#### [Work required]
Which lines hold the word "show"? Copy each of them from the material.

#### [Supplied records]
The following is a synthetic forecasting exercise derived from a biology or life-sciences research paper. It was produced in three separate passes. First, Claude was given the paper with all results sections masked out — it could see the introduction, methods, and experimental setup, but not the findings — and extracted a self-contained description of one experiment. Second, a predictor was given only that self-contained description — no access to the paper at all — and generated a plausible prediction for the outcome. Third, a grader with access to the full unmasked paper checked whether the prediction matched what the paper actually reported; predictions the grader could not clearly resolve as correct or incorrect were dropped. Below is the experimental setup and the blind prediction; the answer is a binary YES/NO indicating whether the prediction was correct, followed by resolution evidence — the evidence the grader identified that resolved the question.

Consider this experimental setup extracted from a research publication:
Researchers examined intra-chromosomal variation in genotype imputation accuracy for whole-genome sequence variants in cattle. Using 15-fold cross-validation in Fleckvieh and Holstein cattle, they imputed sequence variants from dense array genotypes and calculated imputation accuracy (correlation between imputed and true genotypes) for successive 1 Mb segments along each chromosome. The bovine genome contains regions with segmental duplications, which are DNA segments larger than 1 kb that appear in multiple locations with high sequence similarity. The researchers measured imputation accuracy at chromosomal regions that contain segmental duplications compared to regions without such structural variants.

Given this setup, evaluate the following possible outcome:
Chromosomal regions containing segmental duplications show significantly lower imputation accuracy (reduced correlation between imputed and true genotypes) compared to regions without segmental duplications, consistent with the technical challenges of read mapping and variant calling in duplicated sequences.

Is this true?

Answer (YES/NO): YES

---

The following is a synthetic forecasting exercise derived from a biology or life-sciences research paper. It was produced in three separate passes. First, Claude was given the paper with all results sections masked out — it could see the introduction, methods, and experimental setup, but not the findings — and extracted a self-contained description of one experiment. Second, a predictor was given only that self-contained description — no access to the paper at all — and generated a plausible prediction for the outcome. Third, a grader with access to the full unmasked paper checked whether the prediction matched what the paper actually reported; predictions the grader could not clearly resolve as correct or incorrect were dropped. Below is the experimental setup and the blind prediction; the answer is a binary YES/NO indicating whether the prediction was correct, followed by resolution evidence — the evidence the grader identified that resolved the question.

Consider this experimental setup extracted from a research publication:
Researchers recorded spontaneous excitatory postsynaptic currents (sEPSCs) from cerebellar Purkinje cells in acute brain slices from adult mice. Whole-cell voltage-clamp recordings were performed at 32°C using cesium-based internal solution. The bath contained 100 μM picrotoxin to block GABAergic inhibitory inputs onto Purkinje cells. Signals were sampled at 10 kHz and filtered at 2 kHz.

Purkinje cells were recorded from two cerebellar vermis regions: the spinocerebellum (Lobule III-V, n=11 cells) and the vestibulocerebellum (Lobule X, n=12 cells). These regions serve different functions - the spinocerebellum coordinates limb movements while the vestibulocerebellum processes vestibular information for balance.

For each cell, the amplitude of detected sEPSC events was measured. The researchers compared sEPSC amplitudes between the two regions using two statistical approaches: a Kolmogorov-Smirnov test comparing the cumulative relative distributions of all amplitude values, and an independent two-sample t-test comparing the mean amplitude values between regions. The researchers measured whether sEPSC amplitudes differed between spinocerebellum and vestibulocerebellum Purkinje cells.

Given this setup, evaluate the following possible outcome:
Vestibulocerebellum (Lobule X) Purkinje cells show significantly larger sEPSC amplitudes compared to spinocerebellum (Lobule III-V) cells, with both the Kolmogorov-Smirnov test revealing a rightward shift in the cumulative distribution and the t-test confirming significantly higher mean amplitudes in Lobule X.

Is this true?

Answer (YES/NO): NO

#### [The answer]
Chromosomal regions containing segmental duplications show significantly lower imputation accuracy (reduced correlation between imputed and true genotypes) compared to regions without segmental duplications, consistent with the technical challenges of read mapping and variant calling in duplicated sequences.
Vestibulocerebellum (Lobule X) Purkinje cells show significantly larger sEPSC amplitudes compared to spinocerebellum (Lobule III-V) cells, with both the Kolmogorov-Smirnov test revealing a rightward shift in the cumulative distribution and the t-test confirming significantly higher mean amplitudes in Lobule X.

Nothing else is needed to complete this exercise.